==== Text section ====

The release of copper ions in a liquid medium is an essential role to eliminate bacterial growth. The surface area that can interact with the surrounding medium determines the amount of emitted ions. In comparison to larger particles, nanoparticles are more effective against bacteria due to their large surface area. Because copper ions have a powerful reduction ability, they can kill bacteria by disordering their cell walls and membranes [18].
Gram-positive bacteria (S. aureus) and gram-negative bacteria (E. coli) have different characteristics, so they differ in their resistance to antibacterial agents [19]. It has been observed that the antibacterial activity against Gram-negative bacteria is generally stronger than Gram-positive bacteria. Although Gram-negative bacteria are often thought has more resistant to antibiotics and antibacterial agents than E. coli, this bacteria may allow more Cu2+ ions to enter the plasma membrane [20]. The excess of carboxylic groups in the lipoproteins at the bacterial surface, which, upon dissociation, makes the cell surface negative, is what causes E. coli cells to have a negative overall charge [21]. Electrostatic forces are hypothesized to be responsible for causing adhesion and bioactivity between bacteria and copper ions produced by nanoparticles due to their opposing charges [22].
These ions attach to the cell wall and some of them enter inside the cell. Due to the strong tendency of the Cu2+ ions to interact electrostatically with the plasma membrane and then permeate the cellular membranes by opening or closing borins of the membrane. As a result, intracellular ions and low molecular weight metabolites seep out of the cells as a result of altering the cell membrane permeability [23]. In addition, the presence of copper nanoparticles in the growing media immobilizes and inactivates bacterial cells, which hinders their ability to replicate and leads to cell death. The inhibitory mechanism can also be explained by the fact that copper nanoparticles, which have a high tendency to react with substances containing phosphorus and sulfur, including deoxyribonucleic acid (DNA), cause degeneration that eventually results in protein denaturation and thus cell killing [24].

====

**Exercise tasks**
A. Decide whether each statement agrees with the text on copper nanoparticles above: (i) larger particles are more effective against bacteria than nanoparticles; (ii) E. coli cells have a negative overall charge; (iii) copper nanoparticles have a high tendency to react with substances containing phosphorus and sulfur. Please answer yes or no for each, and quote the deciding words of the text.
B. Write a continuation of the text on copper nanoparticles above, starting right after its final sentence.

==== Extracted material ====

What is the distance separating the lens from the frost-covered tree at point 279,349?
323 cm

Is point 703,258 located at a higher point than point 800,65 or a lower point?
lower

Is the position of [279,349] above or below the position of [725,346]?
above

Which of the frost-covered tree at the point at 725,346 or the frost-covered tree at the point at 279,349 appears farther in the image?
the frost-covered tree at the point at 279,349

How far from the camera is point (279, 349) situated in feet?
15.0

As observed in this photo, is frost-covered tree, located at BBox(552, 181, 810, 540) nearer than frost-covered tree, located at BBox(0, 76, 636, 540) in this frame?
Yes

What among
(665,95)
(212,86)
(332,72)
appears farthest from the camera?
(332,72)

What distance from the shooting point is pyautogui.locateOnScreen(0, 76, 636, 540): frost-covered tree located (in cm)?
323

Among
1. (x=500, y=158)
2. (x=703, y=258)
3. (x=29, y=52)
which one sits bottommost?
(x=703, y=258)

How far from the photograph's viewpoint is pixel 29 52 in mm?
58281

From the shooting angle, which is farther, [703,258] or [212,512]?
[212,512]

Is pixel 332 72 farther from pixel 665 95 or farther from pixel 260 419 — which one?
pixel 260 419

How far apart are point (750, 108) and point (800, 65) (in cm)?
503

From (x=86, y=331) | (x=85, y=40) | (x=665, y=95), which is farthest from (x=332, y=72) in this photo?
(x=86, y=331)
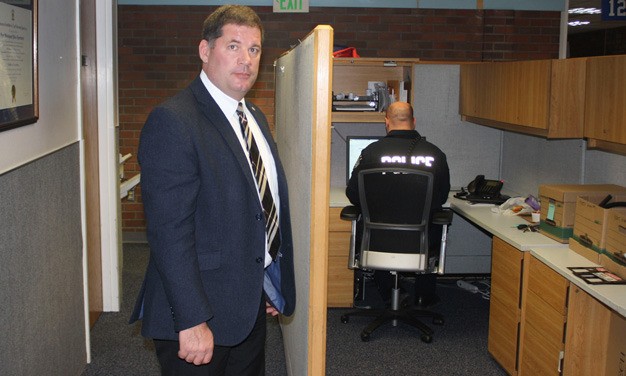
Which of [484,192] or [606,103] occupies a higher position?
[606,103]

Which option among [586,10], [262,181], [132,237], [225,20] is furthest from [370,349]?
[586,10]

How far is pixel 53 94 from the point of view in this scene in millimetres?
2670

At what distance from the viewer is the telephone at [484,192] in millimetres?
4185

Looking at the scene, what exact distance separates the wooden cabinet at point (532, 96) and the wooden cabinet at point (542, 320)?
68cm

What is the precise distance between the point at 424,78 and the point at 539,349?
222 cm

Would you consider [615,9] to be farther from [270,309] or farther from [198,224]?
[198,224]

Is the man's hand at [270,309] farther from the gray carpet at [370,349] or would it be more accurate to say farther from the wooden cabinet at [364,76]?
the wooden cabinet at [364,76]

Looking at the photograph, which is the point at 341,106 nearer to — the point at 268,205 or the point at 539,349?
the point at 539,349

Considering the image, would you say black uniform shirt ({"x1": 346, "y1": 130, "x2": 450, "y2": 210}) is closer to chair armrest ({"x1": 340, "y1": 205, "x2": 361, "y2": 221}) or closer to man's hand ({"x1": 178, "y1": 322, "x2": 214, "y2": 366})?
chair armrest ({"x1": 340, "y1": 205, "x2": 361, "y2": 221})

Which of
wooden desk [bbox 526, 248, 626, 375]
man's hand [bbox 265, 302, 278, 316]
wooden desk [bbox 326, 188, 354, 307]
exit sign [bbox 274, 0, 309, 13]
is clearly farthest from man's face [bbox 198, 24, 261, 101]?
exit sign [bbox 274, 0, 309, 13]

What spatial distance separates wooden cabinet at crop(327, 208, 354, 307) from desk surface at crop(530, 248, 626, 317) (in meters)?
1.42

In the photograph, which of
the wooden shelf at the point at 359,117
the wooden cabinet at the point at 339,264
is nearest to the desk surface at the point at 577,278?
the wooden cabinet at the point at 339,264

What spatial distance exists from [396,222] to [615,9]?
362 centimetres

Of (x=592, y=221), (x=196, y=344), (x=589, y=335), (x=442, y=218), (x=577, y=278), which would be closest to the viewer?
(x=196, y=344)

====

**Numbered responses**
A.
(i) No: "In comparison to larger particles, nanoparticles are more effective against bacteria due to their large surface area."
(ii) Yes: "is what causes E. coli cells to have a negative overall charge"
(iii) Yes: "copper nanoparticles, which have a high tendency to react with substances containing phosphorus and sulfur"

B.
CONCLUSION
Copper nanoparticles (CuNPs) were prepared by simple physical technique using Q-switched Nd: YAG laser with different laser energies to examine the effect of laser energy on the prepared NPs properties and in turn its effect on its activity against two types of bacteria. All tested indicate the formation of nanoparticles with variety properties depend on the laser energy. The diffusion well technique against gram-negative and gram-positive bacteria indicates on the high activity of the prepared CuNPs, but with higer effect against E. coli than S. aureus. The nanoparticles created in this way have antibacterial properties which might be beneficial in the creation of high effective antibacterial agents. It is hoped that in the future copper nanoparticles will replace some antibiotics against pathogenic bacteria on medical equipment.
CONFLICT OF INTEREST
The authors declare that there is no conflict of interests regarding the publication of this manuscript.